▶ **WHAT YOU SHOULD DO**: Update the entries below by replacing "furthest" with "farthest" wherever it occurs, and reproduce all other text unchanged.
## BEGIN
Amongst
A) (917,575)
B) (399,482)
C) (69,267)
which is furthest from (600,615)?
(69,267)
## END
▶ **RESPONSE**:
Amongst
A) (917,575)
B) (399,482)
C) (69,267)
which is farthest from (600,615)?
(69,267)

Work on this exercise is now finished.